I learned this protocol from Scott Sonnon’s “Caduceus Healing Staff” which came with the “Tactical Gymnastics” (TACGYM) program. The Healing Staff protocol is a set of closed chain mobility exercises for the arms, in particular the shoulders. I’ve found these exercises so beneficial that I perform them multiple times per week. They help avoid injury in performing loaded upper body strength exercises, and serve as restorative therapy when I push too hard and get injured.

The exercises are performed with a smooth rod, approximately the length of a broom handle. I use a practice fighting staff I got when I took Aikido years ago, but any smooth (no splinters) rod will work. The rod should be uniform in diameter (e.g. not like a pool cue) and weight (e.g. no brush on the end of a broom shaft).

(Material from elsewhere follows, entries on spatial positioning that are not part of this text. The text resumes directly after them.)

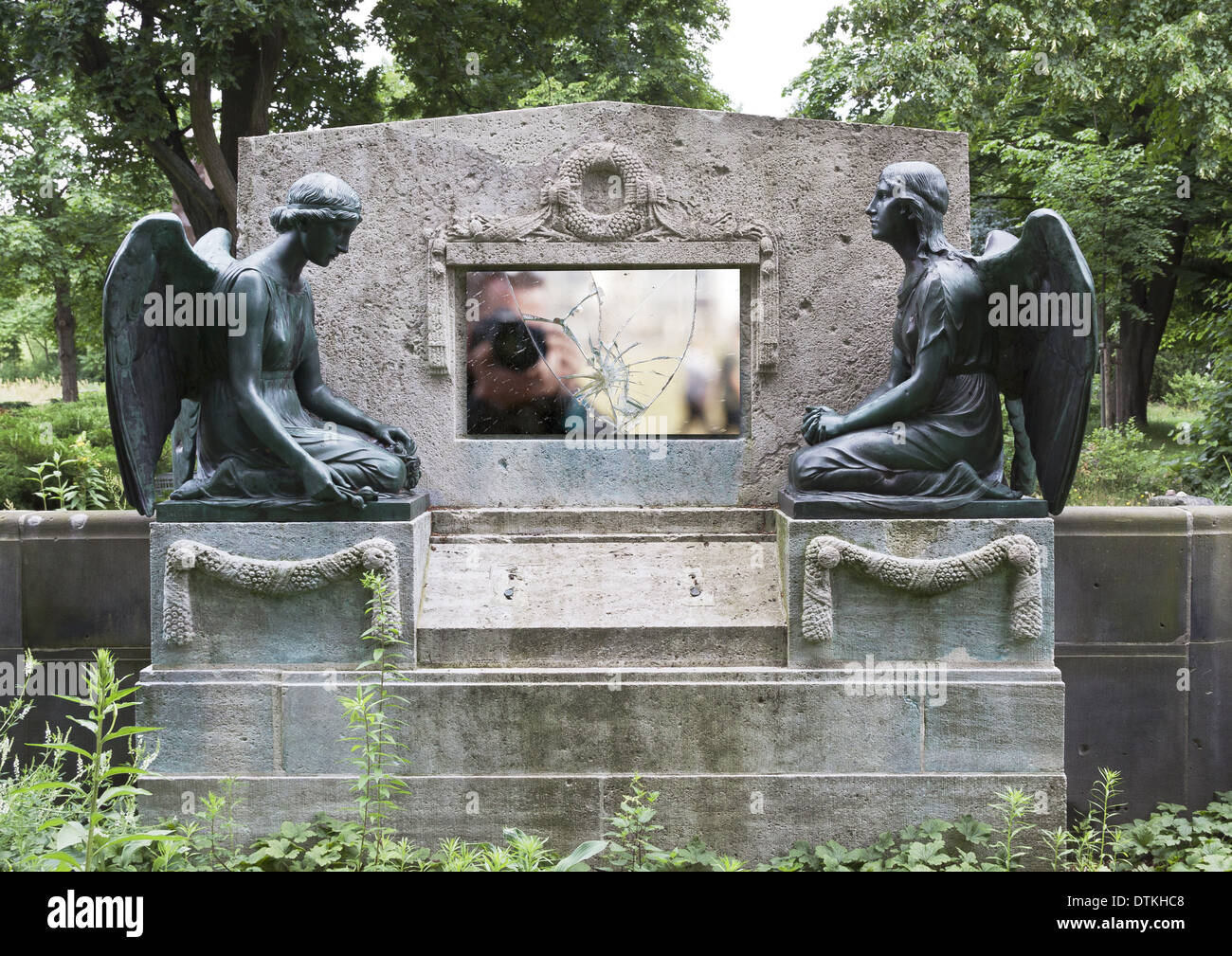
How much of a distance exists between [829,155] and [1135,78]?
958 cm

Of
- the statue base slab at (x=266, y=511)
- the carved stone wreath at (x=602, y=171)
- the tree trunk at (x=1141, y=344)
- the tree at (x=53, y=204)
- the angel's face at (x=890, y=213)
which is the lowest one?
the statue base slab at (x=266, y=511)

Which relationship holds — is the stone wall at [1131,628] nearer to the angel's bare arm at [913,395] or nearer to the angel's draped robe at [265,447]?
the angel's draped robe at [265,447]

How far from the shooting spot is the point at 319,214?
4.47m

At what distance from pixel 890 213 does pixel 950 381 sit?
32.7 inches

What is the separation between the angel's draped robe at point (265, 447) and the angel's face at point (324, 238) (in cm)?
22

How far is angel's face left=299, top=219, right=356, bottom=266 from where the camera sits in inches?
178

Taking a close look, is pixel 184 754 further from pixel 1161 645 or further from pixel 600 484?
pixel 1161 645

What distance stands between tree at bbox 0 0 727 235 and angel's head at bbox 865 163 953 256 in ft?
26.7

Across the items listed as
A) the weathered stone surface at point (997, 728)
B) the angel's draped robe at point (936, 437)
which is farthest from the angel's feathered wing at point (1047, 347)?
the weathered stone surface at point (997, 728)

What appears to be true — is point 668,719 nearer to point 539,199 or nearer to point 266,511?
point 266,511

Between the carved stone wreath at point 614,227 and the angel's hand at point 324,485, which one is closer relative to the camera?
the angel's hand at point 324,485

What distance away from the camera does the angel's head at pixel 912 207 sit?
4.55 meters

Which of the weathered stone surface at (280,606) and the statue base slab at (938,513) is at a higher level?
the statue base slab at (938,513)

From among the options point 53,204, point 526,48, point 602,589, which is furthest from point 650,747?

As with all other exercise, it’s critical to apply the Intuitive Training Compass (Scott Sonnon’s term) to the Healing Staff exercises:

  • Rate of Perceived Discomfort (RPD): On a scale of 1 to 10 (1 = no pain, 10 = the worst pain you can imagine), no movement should register more than 3. Beyond that I’m likely to get injured, so I find a regression of the exercise that I can perform without pain. For example, perform the exercise with less range of movement, less weight, more slowly, etc.
  • Rate of Perceived Technique (RPT): On a scale of 1 to 10 (10 = perfect), every movement should be practiced at 8 or higher. Less than that and I’m unlikely to accrue the maximum benefit of the exercise and open myself to injury.
  • Rate of Perceived Effort (RPE): On a scale of 1 to 10, 1 is resting and 10 is maximum effort just this side of failure. For strength exercises, if RPE is less than 6 then it’s time to find a more challenging progression. For mobility exercises like the Healing Staff, I target a low RPE (below 3). A good indicator of effort is what my face is doing. If my face isn’t relaxed (e.g. gritting my teeth, pursed lips, puffed cheeks), then I’m exerting myself too much for a mobility exercise.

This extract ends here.